# [GOAL OF THE EXERCISE]
Copy out the lines of the records below exactly, beginning with the line that contains "From the image we see here, tell me how" and continuing up to and including the last line of the records.

[Records from a dataset]
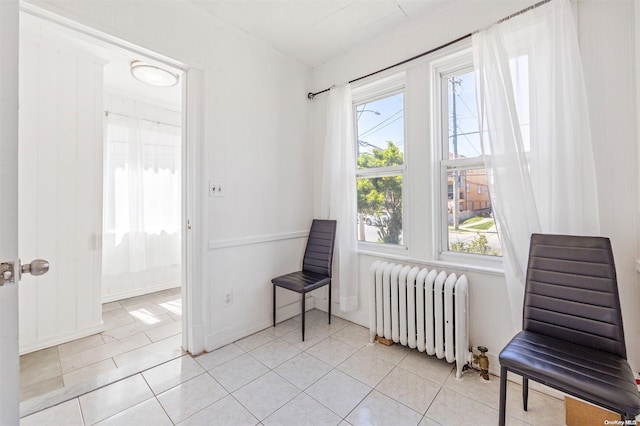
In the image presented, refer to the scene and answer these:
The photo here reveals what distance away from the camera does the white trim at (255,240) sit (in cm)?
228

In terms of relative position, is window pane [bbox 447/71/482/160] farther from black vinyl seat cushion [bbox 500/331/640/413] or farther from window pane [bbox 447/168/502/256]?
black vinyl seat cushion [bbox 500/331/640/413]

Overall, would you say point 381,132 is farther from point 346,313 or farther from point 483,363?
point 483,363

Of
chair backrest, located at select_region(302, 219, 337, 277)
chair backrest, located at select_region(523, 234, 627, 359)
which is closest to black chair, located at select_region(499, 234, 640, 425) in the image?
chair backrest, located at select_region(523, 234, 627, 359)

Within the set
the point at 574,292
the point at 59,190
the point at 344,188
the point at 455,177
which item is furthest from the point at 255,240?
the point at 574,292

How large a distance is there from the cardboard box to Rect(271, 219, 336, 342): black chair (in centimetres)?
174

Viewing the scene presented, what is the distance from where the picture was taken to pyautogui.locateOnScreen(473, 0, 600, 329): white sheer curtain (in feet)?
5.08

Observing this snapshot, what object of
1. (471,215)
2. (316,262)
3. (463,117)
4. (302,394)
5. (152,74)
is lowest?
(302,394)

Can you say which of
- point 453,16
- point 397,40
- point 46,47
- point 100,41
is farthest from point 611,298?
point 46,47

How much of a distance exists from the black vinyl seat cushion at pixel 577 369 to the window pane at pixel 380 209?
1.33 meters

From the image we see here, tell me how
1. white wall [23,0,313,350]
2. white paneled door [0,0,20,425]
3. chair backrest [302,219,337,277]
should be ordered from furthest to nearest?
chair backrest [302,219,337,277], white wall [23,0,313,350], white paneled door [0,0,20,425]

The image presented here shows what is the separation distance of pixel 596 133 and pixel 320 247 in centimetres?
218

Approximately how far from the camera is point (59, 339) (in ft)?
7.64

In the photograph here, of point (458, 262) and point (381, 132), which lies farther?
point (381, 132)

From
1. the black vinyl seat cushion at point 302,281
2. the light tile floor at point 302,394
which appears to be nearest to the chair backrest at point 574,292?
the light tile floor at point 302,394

# [RESPONSE TO THIS EXERCISE]
From the image we see here, tell me how
1. white wall [23,0,313,350]
2. white paneled door [0,0,20,425]
3. chair backrest [302,219,337,277]
should be ordered from furthest to nearest?
chair backrest [302,219,337,277], white wall [23,0,313,350], white paneled door [0,0,20,425]

The image presented here shows what is the separation distance of pixel 596 133 and pixel 320 247 in centimetres?
218

Approximately how far from the camera is point (59, 339) (in ft)?
7.64

In the photograph here, of point (458, 262) and point (381, 132), which lies farther?
point (381, 132)

From
1. the black vinyl seat cushion at point 302,281
2. the light tile floor at point 302,394
which appears to be nearest to the chair backrest at point 574,292?
the light tile floor at point 302,394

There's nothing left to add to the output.